Microsoft recently introduced the Adaptive Controller, allowing gamers with muscular dystrophy and other conditions the ability to play video games. Facebook and YouTube have made their live streaming platforms more accessible via live captions.
Airbnb is making it cheaper to find accommodation around the world, and now they’ve added new search features, like whether there’s a roll-in shower or whether each room has step-free access, allowing users to make sure that a home meets their needs. Similarly, Google Maps has incorporated a search feature for wheelchair accessible routes, making it easier to get from Point A to Point B as a wheelchair user.
Accessibility-focused tech firms are also springing up. ActiView, a captioning and audio description app, is making movies more accessible. San Francisco-based tech company Aira is pioneering a solution that allows blind people to travel independently with the assistance of a trained agent who verbally guides them.
How organisations can join the accessibility revolution
There is a wide range of tools available which organisations can use to make the world more accessible.

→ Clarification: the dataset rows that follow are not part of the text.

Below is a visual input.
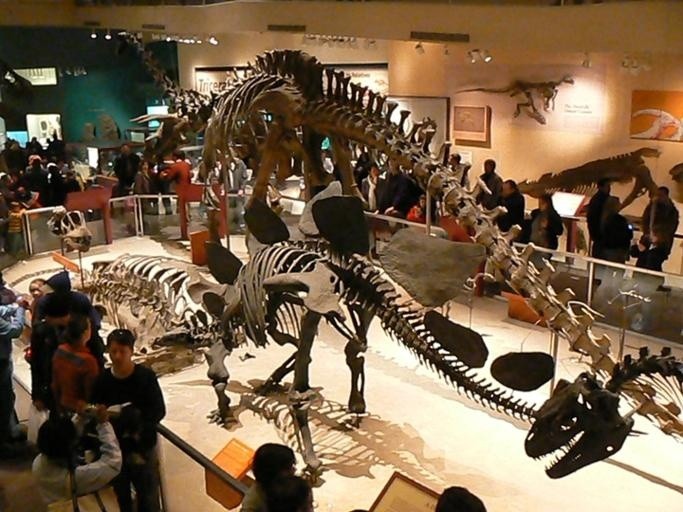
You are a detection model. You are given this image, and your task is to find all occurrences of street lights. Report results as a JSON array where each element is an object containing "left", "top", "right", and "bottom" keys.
[{"left": 47, "top": 485, "right": 121, "bottom": 512}]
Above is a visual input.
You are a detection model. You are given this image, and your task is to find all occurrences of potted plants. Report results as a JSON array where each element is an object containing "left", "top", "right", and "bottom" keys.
[
  {"left": 368, "top": 472, "right": 441, "bottom": 512},
  {"left": 384, "top": 94, "right": 450, "bottom": 141}
]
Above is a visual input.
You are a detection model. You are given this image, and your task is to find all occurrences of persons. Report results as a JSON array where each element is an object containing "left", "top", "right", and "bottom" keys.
[
  {"left": 243, "top": 179, "right": 286, "bottom": 260},
  {"left": 1, "top": 272, "right": 164, "bottom": 512},
  {"left": 437, "top": 487, "right": 486, "bottom": 511},
  {"left": 269, "top": 477, "right": 313, "bottom": 512},
  {"left": 319, "top": 145, "right": 678, "bottom": 271},
  {"left": 0, "top": 131, "right": 247, "bottom": 254},
  {"left": 240, "top": 444, "right": 296, "bottom": 512}
]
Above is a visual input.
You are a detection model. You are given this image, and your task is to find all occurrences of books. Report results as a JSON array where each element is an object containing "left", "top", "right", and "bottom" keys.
[{"left": 205, "top": 439, "right": 256, "bottom": 510}]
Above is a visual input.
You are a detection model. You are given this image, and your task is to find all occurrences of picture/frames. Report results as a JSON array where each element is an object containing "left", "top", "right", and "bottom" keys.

The first step is to recognise people with disabilities and their unique contributions, and then make sure that they can access all the organisation has to offer. From always putting the captions on during video presentations, to providing large print written notes to accompany lectures, and from adjusting lighting to removing obstacles from pathways, simple changes can ensure that people with disabilities are included.
At first glance, some of this technology might seem like something out of a science fiction movie, but this inclusive technology is simple to use and is changing lives for people with disabilities, bringing content to more audiences than ever and creating a more inclusive world for all.
There is definitely still a long way to go to make the world truly accessible for all, but technology has revolutionised what it means to have a disability. The wheels are in motion, and they show no signs of slowing down.